See the MPAI-CAV web page.


Mixed-Reality Collaborative Spaces is a standard project that uses Artificial intelligence throughout Mixed-Reality Collaborative Space (MCS) systems for immersive presence, spatial maps (e.g. Lidar scans, inside-out tracking) rendering, and multiuser synchronization) etc.

The current focus is on Avatar videoconference in a local 3D audio-visual space of which Figure 11 is a subsystem.

Figure 11 – The Avatar videoconference transmission side

See the MPAI-MCS web page.

4        Areas at stage 1 (UC)

4.1       MPAI-OSD

Visual object and scene description is a collection of Use Cases sharing the goal of describe visual object and locate them in the space.

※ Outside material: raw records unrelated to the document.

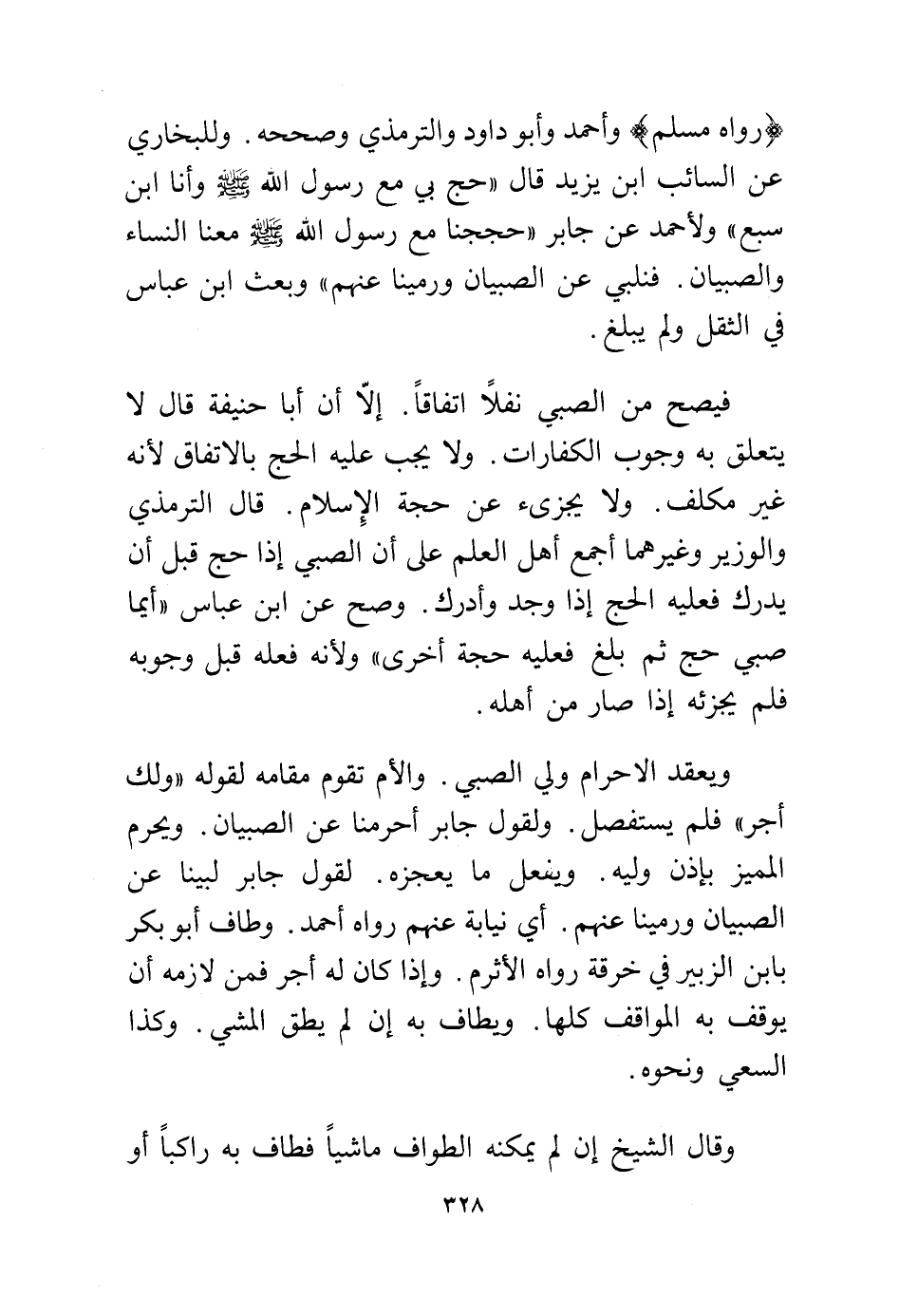 ﴿رواه مسلم﴾ وأحمد وأبو داود والترمذي وصححه. وللبخاري عن السائب ابن يزيد قال «حج بي مع رسول الله ﷺ وأنا ابن سبع» ولأحمد عن جابر «حججنا مع رسول الله ﷺ معنا النساء والصبيان. فنلبي عن الصبيان ورمينا عنهم» وبعث ابن عباس في الثقل ولم يبلغ.

فيصح من الصبي نفلاً اتفاقاً. إلّا أن أبا حنيفة قال لا يتعلق به وجوب الكفارات. ولا يجب عليه الحج بالاتفاق لأنه غير مكلف. ولا يجزىء عن حجة الإسلام. قال الترمذي والوزير وغيرهما أجمع أهل العلم على أن الصبي إذا حج قبل أن يدرك فعليه الحج إذا وجد وأدرك. وصح عن ابن عباس «أيما صبي حج ثم بلغ فعليه حجة أخرى» ولأنه فعله قبل وجوبه فلم يجزئه إذا صار من أهله.

ويعقد الاحرام ولي الصبي. والأم تقوم مقامه لقوله «ولك أجر» فلم يستفصل. ولقول جابر أحرمنا عن الصبيان. ويحرم المميز بإذن وليه. ويفعل ما يعجزه. لقول جابر لبينا عن الصبيان ورمينا عنهم. أي نيابة عنهم رواه أحمد. وطاف أبو بكر بابن الزبير في خرقة رواه الأثرم. وإذا كان له أجر فمن لازمه أن يوقف به المواقف كلها. ويطاف به إن لم يطق المشي. وكذا السعي ونحوه.

وقال الشيخ إن لم يمكنه الطواف ماشياً فطاف به راكباً أو

٣٢٨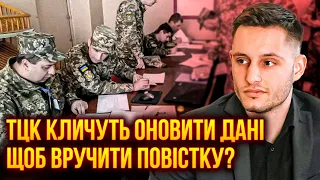 ТЦК КЛИЧУТЬ ОНОВИТИ ДАНІ ЩОБ ВРУЧИТИ ПОВІСТКУ?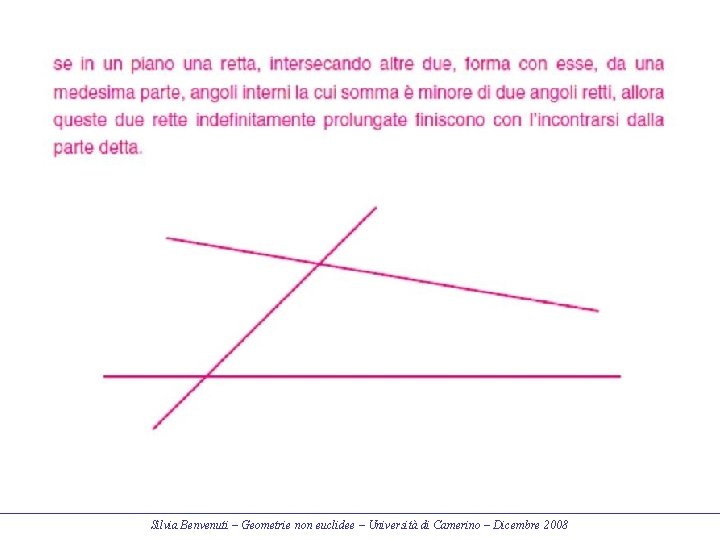 se in un piano una retta, intersecando altre due, forma con esse, da una medesima parte, angoli interni la cui somma è minore di due angoli retti, allora queste due rette indefinitamente prolungate finiscono con l'incontrarsi dalla parte detta.

Silvia Benvenuti – Geometrie non euclidee – Università di Camerino – Dicembre 2008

Scene description includes the usual des­cription of objects and their attributes in a scene and the semantic description of the objects.

Unlike proprietary solutions that address the needs of the use cases but lack interoperability or force all users to adopt a single technology or application, a standard representation of the ob­jects in a scene allows for better satifaction of the requirements.

Approved MPAI document supporting the MPAI-OSD work area is:

  1. MPAI Application Note #8 – MPAI-OSD, N158 [19]

5        Areas at stage 0 (IC)

5.1 Vision-to-Sound Transformation

It is possible to give a spatial representation of an image that visually impaired people can hear with two headphones as a localization and description medium. It is a conversion (compression) technique from one space to a different interpretation space.

6        Other possible areas

Several potential areas for standardisation are likely to emerge from [22].

6.1       Anomalous service access

A machine that has learnt “typical” service access values for a particular service provider can detect attempts beyond “typical” values.

6.2       Anomalous vibrations

A machine learns from the data generated by inertial sensors (accelerometer with gyroscope) to distinguish between regular and anomalous vibrations.